--- Extract ---

National Forest Service district ranger Jeff Seefeldt said he has suggested that fellow employees bring along law enforcement on visits to remote areas of the 130,000 acres of forest he oversees. Oconto County Sheriff Michael Jansen said he doesn’t know of any cartel-related violence in his community, yet. But he’s worried that other heavily armed marijuana grow operations might move into his backyard.
“The national forests in the mountainous states — Oregon and California — have been dealing with this for years,” he said. “They’re looking at a map and seeing other national forests besides those out West. And they’ve put their finger on Wisconsin.”
Mexican drug cartels are growing marijuana in the Chicago area, too, but on a lesser scale, said Larry Lindenman, executive director of the Lake County Metropolitan Enforcement Group. He suspects a cartel was to blame for a marijuana field found in 2008 in Waukegan across the street from property owned by Abbott Laboratories. “They had tents. They would work and live on the site. They even made a building out of plastic bags and used a generator-powered heater to dry the harvested plants before shipping,” he said.
The operations the feds have busted in Wisconsin and northern Illinois are proof Mexican cartels will grow marijuana anywhere they can to ensure an uninterrupted supply of marijuana makes it their best-selling markets, including Chicago.
Still, their local grow operations are a sideline — just a “small part of the pie” — in the drug business, Riley said.
In recent years, Chicago and Atlanta have become key transportation hubs for the cartels, Riley said. Most of their pot comes to Chicago in trains and semi trucks.
A lot of that marijuana is being shipped here by the Sinaloa Cartel and protected with unthinkable violence, Riley said. “Chapo Guzman, now that Osama is dead, is in my opinion the most dangerous criminal in the world and probably the most wealthy criminal in the world,” he said. “Guzman was in the Forbes Top 100 most wealthy people in the world. His ability to produce revenue off marijuana, we’ve never seen it before. We’ve never seen a criminal organization so well-focused and with such business sense, and so vicious and violent.”
In Mexico, feuding cartels are suspected of tens of thousands of murders, some gruesome beyond compare. They have been known to kidnap, torture, kill and mutilate. Here’s an example: The Juarez Cartel got blamed for what happened to a kidnapping victim whose skinned face was stitched onto a soccer ball in Sinaloa, Mexico, in 2010. Cartel members, including a hit squad called the Scorpions, are believed responsible for murders in Chicago, too, a police source said.

---

▸ **Stated goal**:
According to the article on drug cartels, how does most of the cartels' marijuana reach Chicago? The records have no connection to the article on drug cartels.

--- Items ---

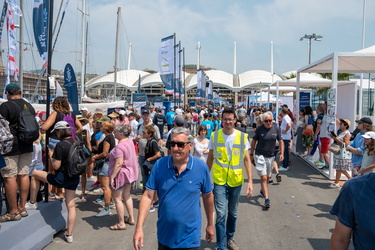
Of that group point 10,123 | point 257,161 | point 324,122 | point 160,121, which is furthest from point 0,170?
point 160,121

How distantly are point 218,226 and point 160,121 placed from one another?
9653 mm

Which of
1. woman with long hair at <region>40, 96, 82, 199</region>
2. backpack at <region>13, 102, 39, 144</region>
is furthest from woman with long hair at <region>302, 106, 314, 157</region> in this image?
backpack at <region>13, 102, 39, 144</region>

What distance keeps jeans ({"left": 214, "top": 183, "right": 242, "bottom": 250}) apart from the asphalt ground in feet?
1.22

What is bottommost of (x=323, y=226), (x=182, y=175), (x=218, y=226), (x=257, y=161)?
(x=323, y=226)

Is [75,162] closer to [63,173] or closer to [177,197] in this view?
[63,173]

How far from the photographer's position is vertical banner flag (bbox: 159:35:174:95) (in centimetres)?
1908

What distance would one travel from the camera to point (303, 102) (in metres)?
16.3

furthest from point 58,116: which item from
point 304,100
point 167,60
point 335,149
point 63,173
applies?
point 167,60

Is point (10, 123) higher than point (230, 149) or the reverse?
higher

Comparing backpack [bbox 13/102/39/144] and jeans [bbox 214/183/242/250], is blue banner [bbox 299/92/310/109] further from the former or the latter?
backpack [bbox 13/102/39/144]

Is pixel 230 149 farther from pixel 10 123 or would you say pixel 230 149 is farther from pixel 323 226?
pixel 10 123

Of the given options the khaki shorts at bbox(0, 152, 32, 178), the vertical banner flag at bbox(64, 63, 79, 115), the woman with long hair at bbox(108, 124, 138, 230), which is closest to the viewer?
the khaki shorts at bbox(0, 152, 32, 178)

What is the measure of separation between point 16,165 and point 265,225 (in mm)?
3796

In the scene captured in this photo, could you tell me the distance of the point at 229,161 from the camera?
4.57m
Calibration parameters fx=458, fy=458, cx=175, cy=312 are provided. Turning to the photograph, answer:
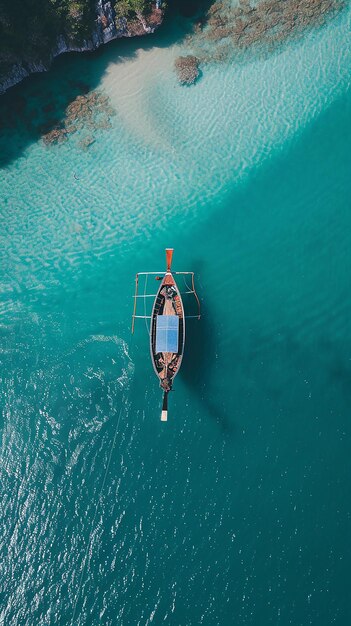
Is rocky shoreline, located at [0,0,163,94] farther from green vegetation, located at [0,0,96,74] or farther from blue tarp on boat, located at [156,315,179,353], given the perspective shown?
blue tarp on boat, located at [156,315,179,353]

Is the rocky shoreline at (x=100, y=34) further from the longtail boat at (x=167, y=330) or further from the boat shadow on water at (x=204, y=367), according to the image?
the boat shadow on water at (x=204, y=367)

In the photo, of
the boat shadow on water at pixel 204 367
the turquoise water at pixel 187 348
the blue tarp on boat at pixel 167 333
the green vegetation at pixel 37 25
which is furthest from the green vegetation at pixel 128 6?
the blue tarp on boat at pixel 167 333

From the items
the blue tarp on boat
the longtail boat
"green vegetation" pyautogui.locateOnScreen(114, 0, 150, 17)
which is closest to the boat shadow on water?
the longtail boat

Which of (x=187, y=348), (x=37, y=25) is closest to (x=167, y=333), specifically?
(x=187, y=348)

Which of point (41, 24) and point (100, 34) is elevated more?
point (100, 34)

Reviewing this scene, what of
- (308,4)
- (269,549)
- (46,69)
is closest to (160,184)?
(46,69)

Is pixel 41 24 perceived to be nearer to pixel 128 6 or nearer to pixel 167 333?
pixel 128 6

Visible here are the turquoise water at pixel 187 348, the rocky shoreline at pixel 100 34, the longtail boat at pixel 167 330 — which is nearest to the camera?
the turquoise water at pixel 187 348
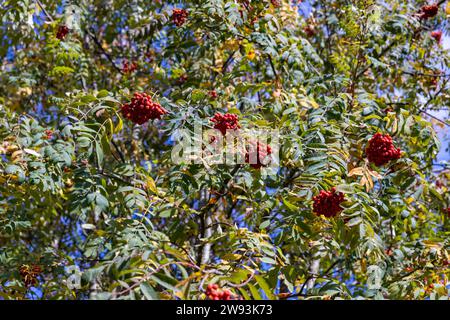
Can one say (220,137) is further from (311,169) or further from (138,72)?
(138,72)

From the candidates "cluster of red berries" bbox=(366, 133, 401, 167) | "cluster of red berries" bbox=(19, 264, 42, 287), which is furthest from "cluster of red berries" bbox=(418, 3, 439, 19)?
"cluster of red berries" bbox=(19, 264, 42, 287)

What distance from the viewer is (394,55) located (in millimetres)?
6336

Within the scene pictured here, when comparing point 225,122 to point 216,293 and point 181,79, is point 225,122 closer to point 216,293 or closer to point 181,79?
point 216,293

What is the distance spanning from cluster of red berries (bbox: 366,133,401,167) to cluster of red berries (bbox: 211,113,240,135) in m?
0.98

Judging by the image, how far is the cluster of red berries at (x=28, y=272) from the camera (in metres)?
4.45

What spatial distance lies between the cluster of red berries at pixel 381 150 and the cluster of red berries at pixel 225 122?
0.98m

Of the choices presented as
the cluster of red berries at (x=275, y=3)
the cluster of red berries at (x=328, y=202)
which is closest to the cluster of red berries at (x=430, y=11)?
the cluster of red berries at (x=275, y=3)

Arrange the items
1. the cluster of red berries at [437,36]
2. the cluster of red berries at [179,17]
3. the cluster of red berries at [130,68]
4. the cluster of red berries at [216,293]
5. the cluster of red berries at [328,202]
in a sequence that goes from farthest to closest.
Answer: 1. the cluster of red berries at [130,68]
2. the cluster of red berries at [437,36]
3. the cluster of red berries at [179,17]
4. the cluster of red berries at [328,202]
5. the cluster of red berries at [216,293]

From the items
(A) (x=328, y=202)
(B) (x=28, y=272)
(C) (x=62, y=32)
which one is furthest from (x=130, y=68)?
(A) (x=328, y=202)

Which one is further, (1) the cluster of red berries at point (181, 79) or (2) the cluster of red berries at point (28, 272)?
(1) the cluster of red berries at point (181, 79)

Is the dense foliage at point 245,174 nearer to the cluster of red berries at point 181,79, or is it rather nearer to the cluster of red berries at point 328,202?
the cluster of red berries at point 328,202

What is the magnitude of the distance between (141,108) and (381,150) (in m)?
1.69

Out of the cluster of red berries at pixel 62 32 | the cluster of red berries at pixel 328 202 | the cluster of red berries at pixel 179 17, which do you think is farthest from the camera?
the cluster of red berries at pixel 62 32

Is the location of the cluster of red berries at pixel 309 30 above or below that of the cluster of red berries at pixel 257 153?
above
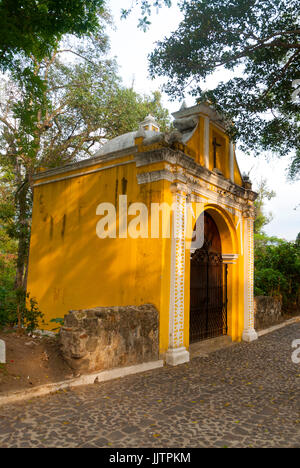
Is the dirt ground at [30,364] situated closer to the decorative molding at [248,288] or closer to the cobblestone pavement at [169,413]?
the cobblestone pavement at [169,413]

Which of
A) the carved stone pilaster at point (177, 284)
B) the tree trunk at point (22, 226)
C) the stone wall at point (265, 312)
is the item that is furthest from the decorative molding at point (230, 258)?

---

▸ **Result of the exercise**:
In trains and semi trucks.